* _Tarefa proposta 1_:
Responda, com base no excerto, às perguntas seguintes:
(a) Em que dia foi preso Cláudio Sciarpelletti?
(b) Quem dirigiu a Paolo Gabriele a pergunta específica durante o encontro da Família pontifícia?
(c) De que instituição provinha o cheque de cem mil euros encontrado na habitação de Paolo Gabriele?
* _Tarefa proposta 2_: Enumere todos os objetos que, segundo o excerto, foram encontrados durante as buscas na habitação de Paolo Gabriele.

Para além de Paolo Gabriele, até ao momento com residência domiciliar obrigatória,
está também, como referimos já, Cláudio Sciarpelletti, de 48 anos, dependente da Secretaria
de Estado, preso no dia 25 de Maio e posto em liberdade provisória no dia seguinte
sob caução e com a obrigação de observar algumas prescrições. Sciarpelletti teve muitos
contactos com Gabriele e na sua secretária foi encontrado um envelope com material
publicado pelo jornalista Gianluigi Nuzzi. O seu papel parece ser, todavia, marginal
e será processado por favoritismo.
Paolo Gabriele – depois de ter negado tudo,
durante um encontro da Família pontifícia, respondendo em particular a uma pergunta
específica do secretário do Papa, Monsenhor Georg Gaenwein - confessou, durante os
interrogatórios sucessivos, ter fornecido o material a Nuzzi, mas sem receber dinheiro
ou outros benefícios. Motivou a sua acção, que bem sabia ser ilícita, com o facto
de considerar o Pontífice não correctamente informado, perante o mal e a corrupção
que ele via na Igreja: eu estava seguro – afirmou – de que “um choque, mesmo mediático
poderia ser salutar para pôr a Igreja no caminho justo”. Sentia-se um “infiltrado”
do Espírito Santo.
Durante as buscas na sua habitação foram encontrados não
apenas documentos confidenciais, em grande quantidade, mas também um cheque de cem
mil euros passado a favor do Papa e proveniente da Universidade Católica de Santo
António de Guadalupe, uma presumível pepita de ouro, também endereçada ao papa, e
uma tradução da Eneida por Annibal Caro imprimida em Veneza, em 1581, também essa
uma doação feita ao Papa.

* _Material fornecido_:
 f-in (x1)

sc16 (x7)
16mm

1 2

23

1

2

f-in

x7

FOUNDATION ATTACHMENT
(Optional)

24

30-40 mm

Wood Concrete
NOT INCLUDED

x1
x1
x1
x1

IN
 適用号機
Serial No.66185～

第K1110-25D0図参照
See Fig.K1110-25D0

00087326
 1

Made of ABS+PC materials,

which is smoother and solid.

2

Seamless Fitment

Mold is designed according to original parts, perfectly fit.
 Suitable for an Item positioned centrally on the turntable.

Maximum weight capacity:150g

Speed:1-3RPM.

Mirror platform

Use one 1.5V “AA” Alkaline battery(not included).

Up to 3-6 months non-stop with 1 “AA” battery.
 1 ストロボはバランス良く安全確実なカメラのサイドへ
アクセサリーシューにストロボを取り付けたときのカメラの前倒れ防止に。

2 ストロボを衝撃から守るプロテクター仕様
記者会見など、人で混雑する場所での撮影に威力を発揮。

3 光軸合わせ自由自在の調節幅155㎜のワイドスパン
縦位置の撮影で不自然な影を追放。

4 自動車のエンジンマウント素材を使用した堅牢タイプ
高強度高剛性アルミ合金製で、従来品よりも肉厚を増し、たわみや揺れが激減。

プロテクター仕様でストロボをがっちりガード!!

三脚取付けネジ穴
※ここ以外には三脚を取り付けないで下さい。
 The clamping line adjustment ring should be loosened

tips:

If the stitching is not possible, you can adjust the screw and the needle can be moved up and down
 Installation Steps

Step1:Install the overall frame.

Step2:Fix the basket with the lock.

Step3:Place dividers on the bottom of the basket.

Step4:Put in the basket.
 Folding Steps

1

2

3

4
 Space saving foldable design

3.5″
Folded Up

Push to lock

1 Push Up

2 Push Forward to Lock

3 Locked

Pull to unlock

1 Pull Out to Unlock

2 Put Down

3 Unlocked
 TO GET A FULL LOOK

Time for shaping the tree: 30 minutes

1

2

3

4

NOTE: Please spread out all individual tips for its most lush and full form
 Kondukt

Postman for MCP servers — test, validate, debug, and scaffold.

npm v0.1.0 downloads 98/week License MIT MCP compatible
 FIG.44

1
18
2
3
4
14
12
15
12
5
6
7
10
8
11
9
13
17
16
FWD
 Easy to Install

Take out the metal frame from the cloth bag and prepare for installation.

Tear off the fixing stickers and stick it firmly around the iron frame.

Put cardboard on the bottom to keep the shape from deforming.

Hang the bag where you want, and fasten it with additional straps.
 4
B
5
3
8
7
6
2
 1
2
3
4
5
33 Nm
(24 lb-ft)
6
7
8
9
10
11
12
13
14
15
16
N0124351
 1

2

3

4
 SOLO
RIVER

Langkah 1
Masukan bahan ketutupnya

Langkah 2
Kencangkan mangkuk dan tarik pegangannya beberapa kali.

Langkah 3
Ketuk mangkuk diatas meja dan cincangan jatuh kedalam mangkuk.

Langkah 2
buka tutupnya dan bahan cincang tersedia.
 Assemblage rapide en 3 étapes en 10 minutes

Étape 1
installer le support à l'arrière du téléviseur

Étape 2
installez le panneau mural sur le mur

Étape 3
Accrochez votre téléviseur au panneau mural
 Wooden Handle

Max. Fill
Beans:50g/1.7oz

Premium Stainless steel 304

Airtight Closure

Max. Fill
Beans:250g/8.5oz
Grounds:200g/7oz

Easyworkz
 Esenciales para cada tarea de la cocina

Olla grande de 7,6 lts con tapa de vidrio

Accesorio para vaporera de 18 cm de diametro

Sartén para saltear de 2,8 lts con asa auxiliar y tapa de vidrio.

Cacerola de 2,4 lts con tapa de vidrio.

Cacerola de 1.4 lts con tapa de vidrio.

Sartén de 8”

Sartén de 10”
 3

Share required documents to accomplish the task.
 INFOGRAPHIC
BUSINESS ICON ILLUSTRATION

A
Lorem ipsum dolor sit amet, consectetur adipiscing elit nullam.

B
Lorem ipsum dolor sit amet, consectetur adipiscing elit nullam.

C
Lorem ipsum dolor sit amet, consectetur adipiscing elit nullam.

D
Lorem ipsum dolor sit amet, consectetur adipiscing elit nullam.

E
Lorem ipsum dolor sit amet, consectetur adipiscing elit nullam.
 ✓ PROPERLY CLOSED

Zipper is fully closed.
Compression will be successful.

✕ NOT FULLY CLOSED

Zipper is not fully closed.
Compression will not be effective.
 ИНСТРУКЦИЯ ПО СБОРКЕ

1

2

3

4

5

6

* _Resposta escrita 1_:
(a) No dia 25 de Maio.
(b) O secretário do Papa, Monsenhor Georg Gaenwein.
(c) Da Universidade Católica de Santo António de Guadalupe.

* _Resposta escrita 2_:
- Documentos confidenciais, em grande quantidade
- Um cheque de cem mil euros passado a favor do Papa
- Uma presumível pepita de ouro, endereçada ao Papa
- Uma tradução da Eneida por Annibal Caro, imprimida em Veneza em 1581